Todo empezó el sábado de “peregrinación” a Oruro. Mi primo Jhonny, camba de pura cepa, que en su vida normal es un contador serio que usa Excel hasta para elegir su almuerzo, en Oruro, de pronto apareció transformado en un moreno. Llevaba un traje de 30 kilos de puro bordado y pedrería que brillaba más que el futuro que mis papás querían para mí. Yo, vestido de pepino, lo miré preocupado:
“Jhonny, ¿puedes respirar?”, le pregunté, viendo que su cara tenía un color colorado tirando a purpúreo. “Es por devoción, pariente”, me respondió mientras intentaba dar un paso y sonaba como un choque de ollas y sartenes. “Además, el traje me protege de los globos de agua”. Pobre iluso. En el Carnaval boliviano, el agua no es un elemento, es un arma de precisión. No importa si eres un Arcángel Miguel de la diablada o el mismísimo Presidente; si estás a tiro, recibirás un "globazo" en la nuca lanzado por un niño de seis años con puntería de francotirador del FBI. Acabamos sopados y temblando entre la multitud que también recibía sus globazos que parecían no tener fin.
Pasando el mediodía, volvimos a Santa Cruz. El cambio de clima, después de haber estado sometidos al frío altiplánico de Oruro, fue como meterse a un horno con ventilador. Aquí la cosa ya no era de trajes pesados, sino de "casacas" que terminan adquiriendo un color indefinido por la mezcla de barro y pintura. Jhonny, que ya se había quitado la armadura de Moreno, fue bautizado por una comparsa con una mezcla de espuma, pintura roja y algo que sospecho era mermelada.

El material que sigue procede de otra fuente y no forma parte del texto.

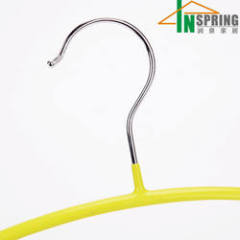 PVC Coating Clothes Hangers for Pants Wire Hanger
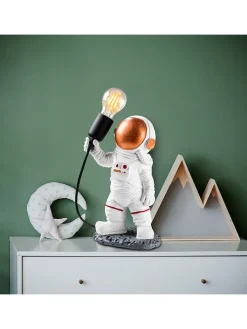 ABERTO DESIGN Lichterketten & Dekobeleuchtung|Lichterketten & Deko-Leuchten<Dekoleuchte "Astronaut" in Weiß - (H)32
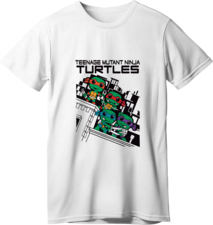 Ninja Turtles LOOM Kids T-Shirt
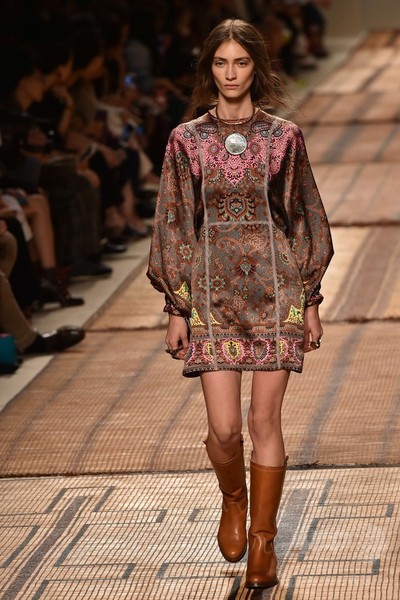 「エトロ」17年春夏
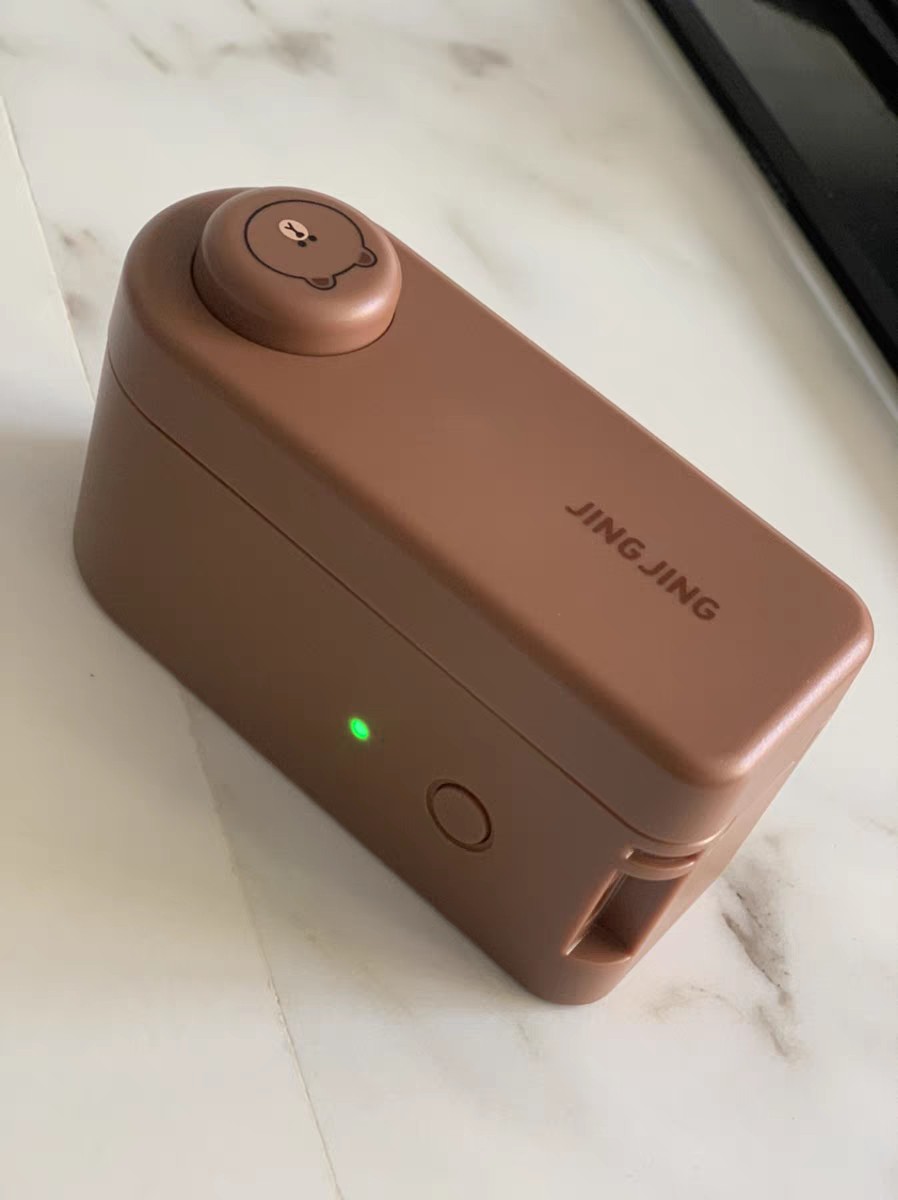 MÁY IN NHÃN TAG BLUETOOTH MINI JINGJING L1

— “¡Esto es alegría!” —gritaba Jhonny, mientras intentaba ver a través de una capa de espuma que le cubría hasta las pestañas.
El lunes de Carnaval, aparecimos en un pueblo perdido de Tarija. Ahí el peligro no era el agua, sino el vino y el singani. Jhonny terminó bailando una rueda chapaca con una señora que le doblaba la edad pero que le triplicaba en energía.

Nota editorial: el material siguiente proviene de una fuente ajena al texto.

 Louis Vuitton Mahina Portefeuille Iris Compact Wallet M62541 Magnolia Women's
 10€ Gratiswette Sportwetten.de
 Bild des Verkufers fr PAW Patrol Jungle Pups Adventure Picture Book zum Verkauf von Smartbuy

— “¡Salud, sobrino!” —le decía la señora, ofreciéndole un vaso de chuflay que tenía la potencia suficiente para poner en órbita a un satélite de la Agencia Espacial Boliviana.
Para el Martes de Ch'alla, Jhonny ya no era un contador. Era un ente, entre místico y zombi, cubierto de serpentina, con pétalos de flores pegados a la frente por el sudor, con olor a cohetillos explotados. Estaba "ch'allando" su vieja vagoneta con tanta fe que, por un momento, el auto pareció sonreír bajo los litros de cerveza que le echaba encima.
Al final, el miércoles de ceniza, Jhonny despertó con una resaca acompañada de calambres que le hacían gritar de dolor y que transformaban su cara rememorando máscaras carnavaleras. Tenía además un moretón en el tobillo de tanto saltar. Se miró al espejo, se quitó un trozo de confite de la oreja y suspiró: “Lo bueno es que ya falta poco para el Corso de Corsos de Cochabamba...” dijo en voz alta, porque en Bolivia, el Carnaval no se termina hasta que el cuerpo dice "basta" y el hígado pide asilo político en otro país… que no tenga carnavales.